HONOLULU, Hawaii (HawaiiNewsNow) - Eighteen months after lava flows sidelined Puna Geothermal’s power plant, the company is taking steps to restart operations.
The company recently issued notices to Big Island residents that it will begin drilling on a 5,000-foot deep production well next Wednesday. It expects to complete the project by mid-January.
Big Island Mayor Kim said the company told him it could restart operations shortly after that.
“They were fairly well pleased ... that the damage was not as extensive as they thought it might be," Kim said.
But the district’s state senator believes it’s still too dangerous.
“They’re taking a risk that wasn’t there before. The entire geological structure they’re drilling into has changed,” said state Sen.
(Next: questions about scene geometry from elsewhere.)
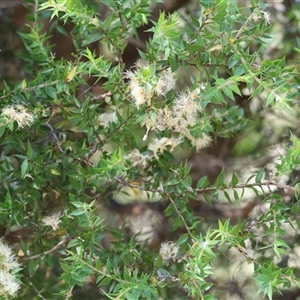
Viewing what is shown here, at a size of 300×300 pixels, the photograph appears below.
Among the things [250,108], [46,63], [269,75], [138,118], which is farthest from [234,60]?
[250,108]

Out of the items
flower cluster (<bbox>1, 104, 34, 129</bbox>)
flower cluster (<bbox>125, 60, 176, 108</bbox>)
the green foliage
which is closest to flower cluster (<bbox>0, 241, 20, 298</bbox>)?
the green foliage

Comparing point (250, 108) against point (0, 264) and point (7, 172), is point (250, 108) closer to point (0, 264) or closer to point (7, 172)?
point (7, 172)

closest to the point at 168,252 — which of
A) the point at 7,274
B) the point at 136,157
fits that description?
the point at 136,157

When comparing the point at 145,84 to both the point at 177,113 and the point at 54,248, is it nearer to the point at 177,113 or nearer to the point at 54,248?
the point at 177,113

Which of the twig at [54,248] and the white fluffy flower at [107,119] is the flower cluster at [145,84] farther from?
the twig at [54,248]

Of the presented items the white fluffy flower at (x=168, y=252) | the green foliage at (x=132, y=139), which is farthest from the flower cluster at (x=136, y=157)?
the white fluffy flower at (x=168, y=252)

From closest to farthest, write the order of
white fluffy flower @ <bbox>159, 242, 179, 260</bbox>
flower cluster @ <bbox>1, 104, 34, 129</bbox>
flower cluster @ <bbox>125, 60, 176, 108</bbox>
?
flower cluster @ <bbox>125, 60, 176, 108</bbox>
flower cluster @ <bbox>1, 104, 34, 129</bbox>
white fluffy flower @ <bbox>159, 242, 179, 260</bbox>

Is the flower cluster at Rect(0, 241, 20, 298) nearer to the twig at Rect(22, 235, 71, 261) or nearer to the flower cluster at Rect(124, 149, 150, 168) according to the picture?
the twig at Rect(22, 235, 71, 261)
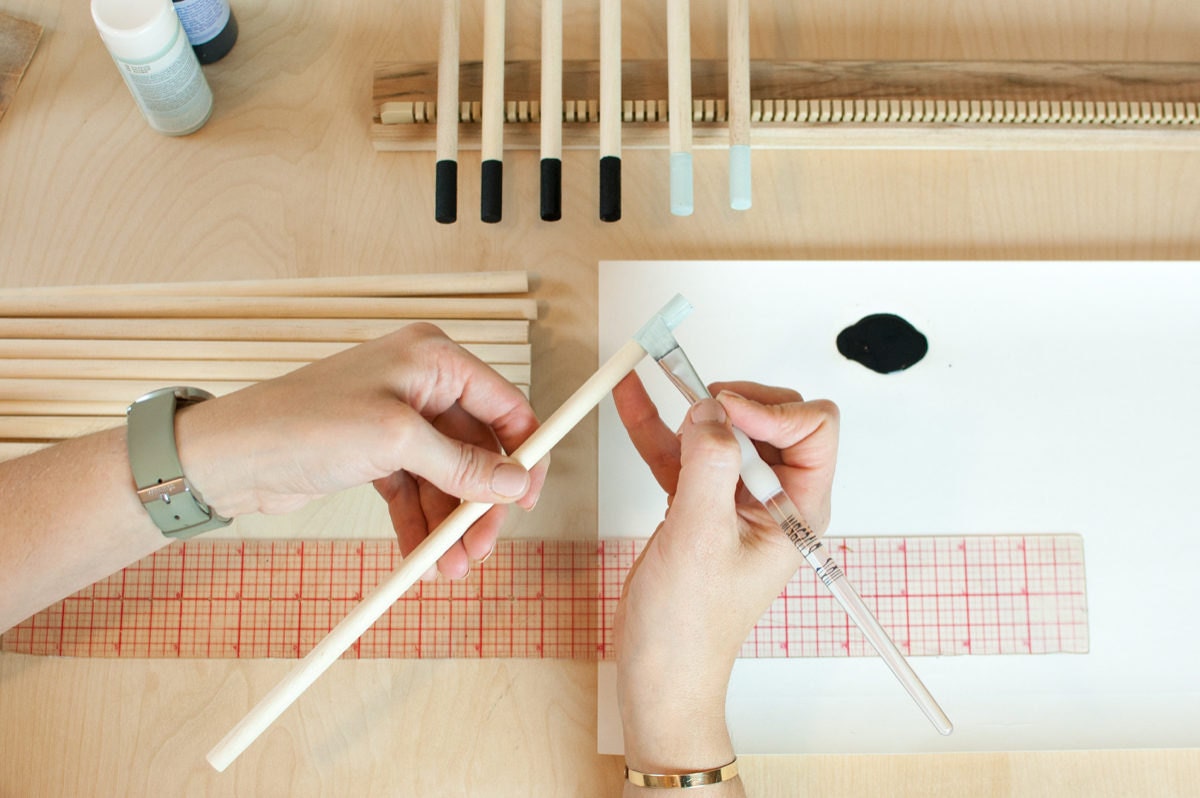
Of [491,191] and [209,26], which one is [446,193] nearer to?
[491,191]

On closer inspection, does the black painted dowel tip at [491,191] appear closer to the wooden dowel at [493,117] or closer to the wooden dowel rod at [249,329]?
the wooden dowel at [493,117]

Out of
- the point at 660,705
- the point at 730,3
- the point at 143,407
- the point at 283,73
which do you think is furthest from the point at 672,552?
the point at 283,73

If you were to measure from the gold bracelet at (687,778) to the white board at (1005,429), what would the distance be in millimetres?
141

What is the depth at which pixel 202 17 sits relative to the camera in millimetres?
1043

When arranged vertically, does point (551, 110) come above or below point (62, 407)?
above

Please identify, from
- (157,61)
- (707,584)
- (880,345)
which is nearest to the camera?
(707,584)

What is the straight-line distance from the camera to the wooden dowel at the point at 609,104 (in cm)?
101

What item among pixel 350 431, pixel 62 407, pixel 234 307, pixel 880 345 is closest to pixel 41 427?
pixel 62 407

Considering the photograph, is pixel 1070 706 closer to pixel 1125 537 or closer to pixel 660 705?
pixel 1125 537

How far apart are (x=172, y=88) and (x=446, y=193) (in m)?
0.35

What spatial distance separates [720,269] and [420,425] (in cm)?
48

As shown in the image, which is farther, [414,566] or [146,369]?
[146,369]

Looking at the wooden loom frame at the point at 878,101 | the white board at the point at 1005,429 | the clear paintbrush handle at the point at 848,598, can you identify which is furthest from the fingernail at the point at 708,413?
the wooden loom frame at the point at 878,101

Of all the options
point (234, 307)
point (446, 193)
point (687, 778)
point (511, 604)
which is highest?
point (446, 193)
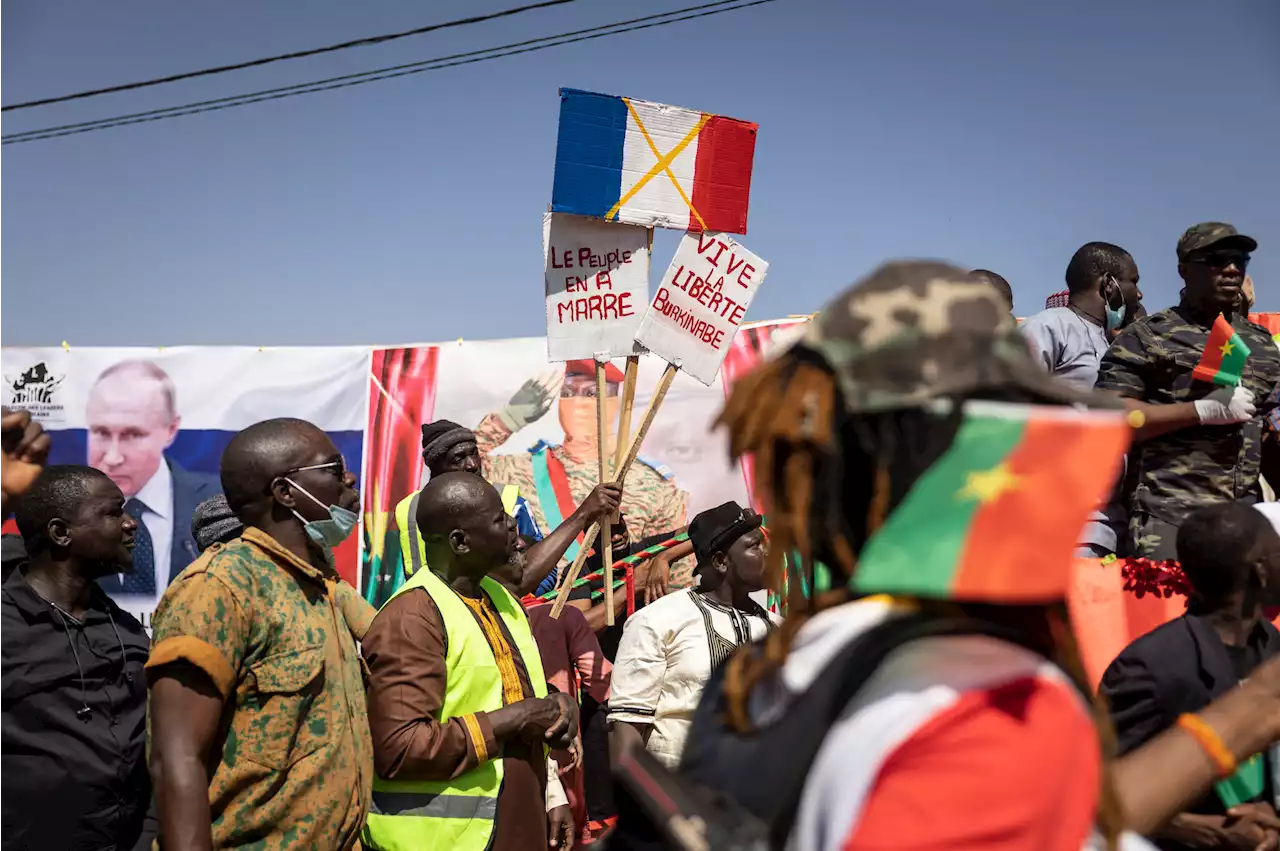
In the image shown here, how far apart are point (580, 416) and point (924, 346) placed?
260 inches

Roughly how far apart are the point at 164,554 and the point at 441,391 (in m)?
A: 2.30

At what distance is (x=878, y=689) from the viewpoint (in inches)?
44.2

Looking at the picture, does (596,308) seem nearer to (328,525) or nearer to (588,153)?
(588,153)

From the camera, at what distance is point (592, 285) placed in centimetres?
524

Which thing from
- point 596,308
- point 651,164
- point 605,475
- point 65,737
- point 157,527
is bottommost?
point 157,527

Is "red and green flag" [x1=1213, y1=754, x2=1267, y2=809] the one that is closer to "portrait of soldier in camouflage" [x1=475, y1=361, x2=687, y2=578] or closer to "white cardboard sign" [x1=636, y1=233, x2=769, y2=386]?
"white cardboard sign" [x1=636, y1=233, x2=769, y2=386]

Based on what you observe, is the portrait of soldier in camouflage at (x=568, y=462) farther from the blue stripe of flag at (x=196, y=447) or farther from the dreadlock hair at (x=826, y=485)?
the dreadlock hair at (x=826, y=485)

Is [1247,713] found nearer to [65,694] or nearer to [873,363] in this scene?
[873,363]

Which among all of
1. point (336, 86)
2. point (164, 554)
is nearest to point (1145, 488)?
point (164, 554)

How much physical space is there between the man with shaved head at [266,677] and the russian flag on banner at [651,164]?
2.38m

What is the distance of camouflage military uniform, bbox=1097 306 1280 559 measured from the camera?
3.89 meters

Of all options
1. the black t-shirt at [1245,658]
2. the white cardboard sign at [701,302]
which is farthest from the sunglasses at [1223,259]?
the white cardboard sign at [701,302]

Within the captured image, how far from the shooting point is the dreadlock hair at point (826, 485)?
1198 millimetres

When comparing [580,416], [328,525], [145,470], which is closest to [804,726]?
[328,525]
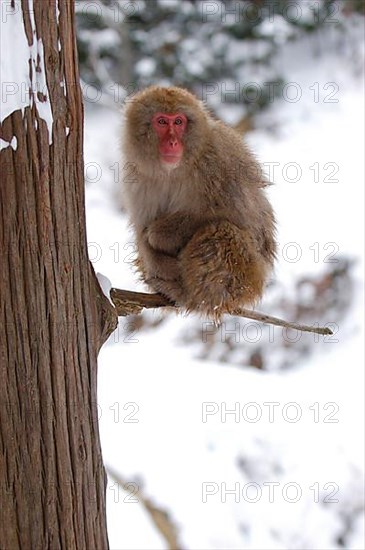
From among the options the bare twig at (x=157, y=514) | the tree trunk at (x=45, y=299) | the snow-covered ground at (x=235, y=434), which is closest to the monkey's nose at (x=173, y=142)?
the tree trunk at (x=45, y=299)

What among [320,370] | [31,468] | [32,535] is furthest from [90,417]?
[320,370]

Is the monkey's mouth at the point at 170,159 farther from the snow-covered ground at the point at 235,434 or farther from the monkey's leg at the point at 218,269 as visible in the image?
the snow-covered ground at the point at 235,434

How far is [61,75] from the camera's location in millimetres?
1831

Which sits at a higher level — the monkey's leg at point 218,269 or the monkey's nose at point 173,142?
the monkey's nose at point 173,142

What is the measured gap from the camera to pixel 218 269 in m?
2.56

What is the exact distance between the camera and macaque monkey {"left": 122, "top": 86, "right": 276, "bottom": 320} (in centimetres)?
254

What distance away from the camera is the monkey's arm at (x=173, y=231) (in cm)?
262

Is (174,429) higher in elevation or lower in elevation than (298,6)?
lower

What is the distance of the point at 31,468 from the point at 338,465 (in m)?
3.24

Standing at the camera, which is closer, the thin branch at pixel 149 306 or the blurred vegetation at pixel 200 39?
the thin branch at pixel 149 306

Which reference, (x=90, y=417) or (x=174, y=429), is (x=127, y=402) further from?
(x=90, y=417)

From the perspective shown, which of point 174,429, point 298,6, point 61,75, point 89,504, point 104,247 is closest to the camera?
point 61,75

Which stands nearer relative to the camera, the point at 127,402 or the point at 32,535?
the point at 32,535

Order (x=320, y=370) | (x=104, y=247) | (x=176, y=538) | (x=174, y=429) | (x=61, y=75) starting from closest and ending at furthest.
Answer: (x=61, y=75), (x=176, y=538), (x=174, y=429), (x=320, y=370), (x=104, y=247)
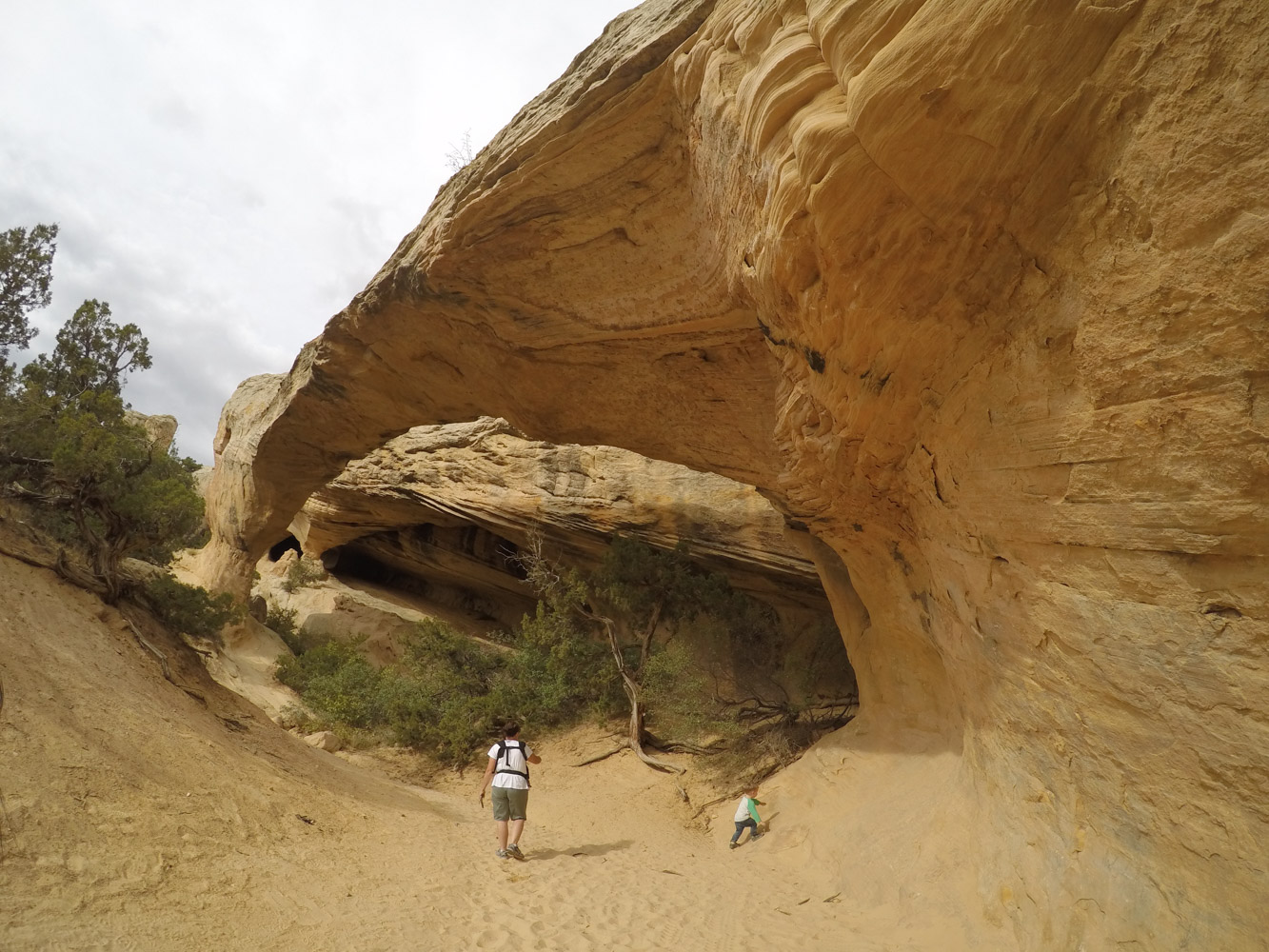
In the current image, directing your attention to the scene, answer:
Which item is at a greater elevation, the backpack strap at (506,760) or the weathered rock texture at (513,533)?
the weathered rock texture at (513,533)

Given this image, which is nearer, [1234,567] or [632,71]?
[1234,567]

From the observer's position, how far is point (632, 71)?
5777 mm

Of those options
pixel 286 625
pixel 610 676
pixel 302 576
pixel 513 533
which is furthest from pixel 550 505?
pixel 302 576

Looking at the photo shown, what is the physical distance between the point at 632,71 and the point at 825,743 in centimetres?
789

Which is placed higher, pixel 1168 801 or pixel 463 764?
pixel 1168 801

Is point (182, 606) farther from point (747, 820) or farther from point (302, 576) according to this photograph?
point (302, 576)

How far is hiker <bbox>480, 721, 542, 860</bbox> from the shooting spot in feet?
20.1

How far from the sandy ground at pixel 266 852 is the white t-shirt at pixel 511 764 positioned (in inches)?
26.3

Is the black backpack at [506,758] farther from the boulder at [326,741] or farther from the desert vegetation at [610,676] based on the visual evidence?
the boulder at [326,741]

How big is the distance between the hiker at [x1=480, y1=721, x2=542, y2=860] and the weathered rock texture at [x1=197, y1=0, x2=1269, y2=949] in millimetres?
3053

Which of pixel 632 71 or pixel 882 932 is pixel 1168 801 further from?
pixel 632 71

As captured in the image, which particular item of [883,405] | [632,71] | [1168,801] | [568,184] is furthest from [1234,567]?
[568,184]

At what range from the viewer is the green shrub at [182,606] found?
9000 millimetres

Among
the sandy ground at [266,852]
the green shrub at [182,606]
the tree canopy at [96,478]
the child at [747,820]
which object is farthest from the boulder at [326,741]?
the child at [747,820]
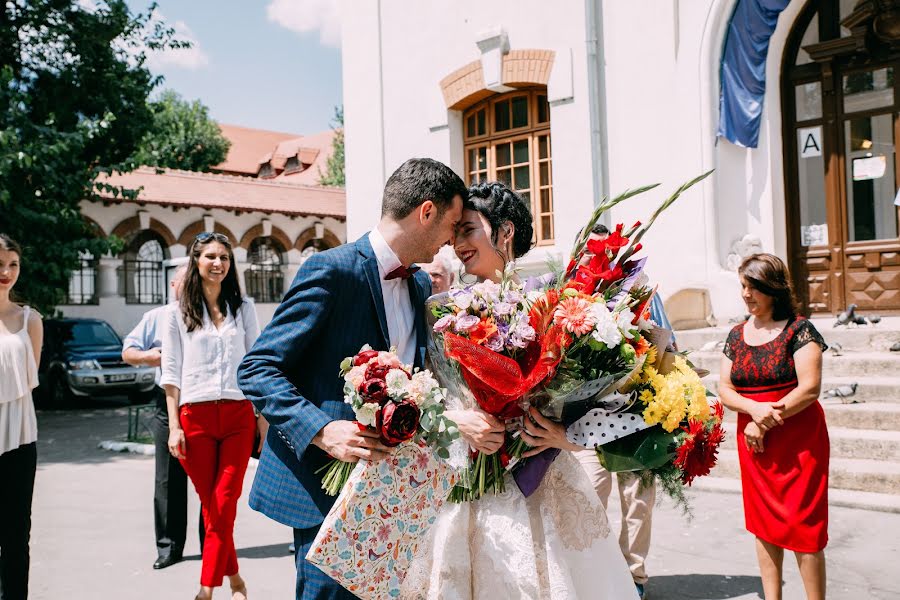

Russell Ruderman.
“Right now there’s lava still flowing underneath them that they’re going to drill into.”
Ruderman said in recent days he’s heard several complaints from residents about loud noises from apparent construction activity coming from the geothermal power plant.
But he’s also worried about accidental releases of potentially harmful gases from the plant.
Experts questioned whether the company can restart in less than five months.
The company needs to rebuild the transmission lines destroyed by the lava and still need other approvals from the state Public Utilities Commission.
“Maybe the end of 2020," said Henry Curtis, executive director of the Life of the Land.